ST.KITTS-NEVIS PM DREW SNUBS CRUCIAL CBI INVESTMENT SUMMIT AS REGION’S LEADERS UNITE WITHOUT HIM

ST. JOHN’S, ANTIGUA — APRIL 25, 2025 — In what political observers are calling a stunning act of disengagement and diplomatic misfire, Prime Minister Dr. Terrance Drew of St. Kitts and Nevis was the only head of government from a Caribbean CBI-participating country glaringly absent from the high-stakes 2025 Caribbean Investment Summit (CIS25) in Antigua and Barbuda.
While Prime Ministers Gaston Browne (Antigua & Barbuda), Roosevelt Skerrit (Dominica), Philip J. Pierre (St. Lucia), and Dickon Mitchell (Grenada) stood shoulder to shoulder in a show of unity, collaboration, and commitment to integrity in Citizenship by Investment (CBI) programs, PM Drew was nowhere to be found—leaving many to wonder whether St. Kitts and Nevis is isolating itself at a time when regional trust and coordination are more critical than ever.
In a sharply worded social media post following the summit’s panel discussion, Grenada’s PM Dickon Mitchell wrote:
“At today’s panel discussion during the 2025 Caribbean Investment Summit (CIS25), I had the honour of joining my fellow colleagues… and Attorney General Hon. Garth Wilkin (St. Kitts and Nevis) for a high-level conversation on ‘Integrity and Stability in Regional Investment Migration.’”

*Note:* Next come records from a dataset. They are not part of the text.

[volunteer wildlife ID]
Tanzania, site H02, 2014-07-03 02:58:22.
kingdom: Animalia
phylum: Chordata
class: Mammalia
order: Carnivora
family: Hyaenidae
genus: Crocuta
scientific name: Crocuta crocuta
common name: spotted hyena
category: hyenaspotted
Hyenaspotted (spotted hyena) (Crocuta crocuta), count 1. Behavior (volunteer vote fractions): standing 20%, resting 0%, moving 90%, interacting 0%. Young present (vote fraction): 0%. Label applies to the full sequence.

While Attorney General Wilkin sat in for St. Kitts and Nevis, the Prime Minister’s absence was loud—especially considering that under Drew’s watch, the SKN CBI Programme has suffered massive global credibility hits and a devastating 50% drop in revenue.
A Program in Crisis, and a PM Missing in Action
The Prime Minister’s no-show comes on the heels of widespread criticism over reckless policy shifts introduced in 2023, the infamous appointment of controversial businessman Philippe Martinez as the country’s sole CBI benefactor, and a series of scandals that have rocked the once world-leading programme. Analysts say these moves shattered investor confidence and triggered a historic plunge in application volume.

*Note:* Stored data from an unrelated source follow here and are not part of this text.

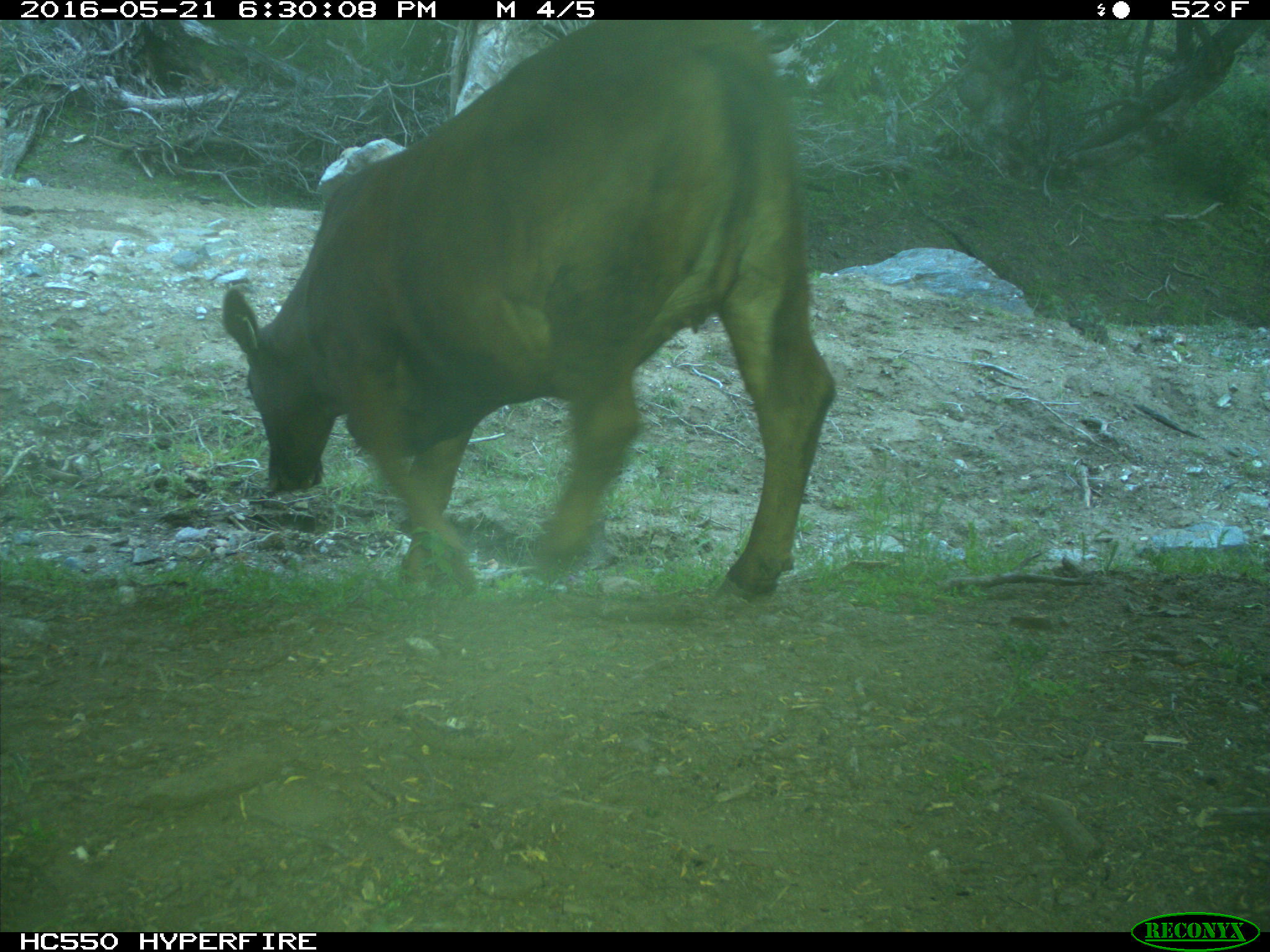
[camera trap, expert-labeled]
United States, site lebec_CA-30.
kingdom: Animalia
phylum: Chordata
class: Mammalia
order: Artiodactyla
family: Bovidae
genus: Bos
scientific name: Bos taurus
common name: domestic cow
Bos taurus (domestic cow).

With such a track record, PM Drew’s absence from the region’s most important summit on investment migration is being viewed as a deliberate snub—one that raises eyebrows not only among regional leaders but also among global stakeholders who are already skeptical about the SKN programme’s stability and transparency.
The Questions Mount
- Why would the leader of the birthplace of CBI opt out of a forum focused on saving and stabilizing it?
- Was PM Drew’s absence a silent protest or a sign of internal disarray?
- Is St. Kitts and Nevis now an outlier in the regional CBI reform agenda?
The silence from Government Headquarters in Basseterre is deafening. There has been no official explanation from the Office of the Prime Minister as to why Drew chose not to attend, especially when his presence could have helped repair the country’s battered image and reassure partners of its commitment to regional standards.
What’s at Stake?
The 2025 CIS summit placed a spotlight on:
- Unified due diligence measures
- Transparent marketing
- Regulatory adaptation
- Policy harmonisation
- Rebuilding global confidence
These are the exact areas where St. Kitts and Nevis has faltered over the last two years.
Observers now say that PM Drew’s absence may have dealt another blow to the reputation of the SKN CBI Programme, risking further alienation and economic fallout.
As the other Caribbean leaders reaffirmed their collective responsibility to preserve the region’s CBI credibility, St. Kitts and Nevis—under Drew’s leadership—was represented not by its leader, but by a legal proxy. For a nation once hailed as the gold standard in investment migration, this is a dramatic and worrying fall from grace.
The question now is:
Can St. Kitts and Nevis reclaim its CBI leadership role—or has the Drew administration officially forfeited it?